Overview of Molecule curation
Textpresso aided molecule curation
Extract drug terms and associated sentences from papers, automate the population of postgres with the extracted information. Extract drug terms using the following rules:
- only from sections: results, conclusion, discussion, non-sectioned
- use filters: -review[type]-anesthetized-anaesthetized-anesthetised-anaesthetised-immobilized-immobilised-receptor[sentence]
- Download drug (CHEMICAL) list from http://ctd.mdibl.org/downloads/;jsessionid=EB1439FEB0CFB6FBF5977BB176141A41#allchems
Using a list of terms from the CTD, use textpresso to flag papers containing the term or synonym of term, extract relevant sentence. Map drug term with a MeSH ID (need to use both column 1 and column 7 terms from the tsp. if no match, create list of drug terms with no MeSH ID Match MeSH ID with Molecule postgres MeSH ID if no match, enter MeSH ID ->MeSH/CTD or default textpresso term name ->Public Name textpresso term name different case ->synonym curator ->Michael\\ If MeSH ID match is found in postgres Match drug (case sensitive) with Postgres Public if no match, enter term as a synonym (pipe separated).
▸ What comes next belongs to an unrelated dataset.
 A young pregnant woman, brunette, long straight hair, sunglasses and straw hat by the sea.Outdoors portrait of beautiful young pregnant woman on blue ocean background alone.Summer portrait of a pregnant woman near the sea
Match WBPaperID with WBPaper entries associated with molecule term if no match, check WBPaper false field if no match in WBPaper false then enter paperID Enter sentence(s) in Textpresso sentence field (need to create) For each matched MeSH ID, enter synonyms in synonym field
Change to the OA ->add WBPaper false field
Change to the Molecule dumper ->Don't dump Michael curator fields
cron job to grab new ids/terms from ctd?
Problem for some drugs:
levamisole for slide mounting -> actually this can probably be ok
sucrose as in sucrose flotation and sucrose gradient can we create an exclusion list?
- pgid -autoassigned
- WBPaper -multiontology, does not need to be filled in
- Public name -big text field, common name used in paper '''make required'''
- Synonyms -big text field, any other names associated with the molecule
- Molecule use -big text field, enter its use, make sure to have a source noted in WBPaper or include a pers comm. in the field
- MeSH/CTD or default -molecules in acedb should be stored with their MeSH UID.
- when no MeSH ID is available, a WBMol ID is assigned (based on the pgid), which will eventually get replaced by the MeSH ID when available. Therefore periodic checks of the WBMolecules against other databases must be scheduled.
- Initially these WBMolIDs were only to be kept internally in Postgres but with the addition of SMMID's to our curation pipeline, molecules with links to SMMID will be collected that do not have MeSH IDs available and will need to be pushed to the website without them.
- Also, molecules entered through XREFs are not suppressed if they only have a WBMol ID, so these molecules will be on the site in relation to these other classes.
- When MeSH IDs are available, WBMol ID's need to be kept as synonyms so the molecule to phenotype mapping can be maintained.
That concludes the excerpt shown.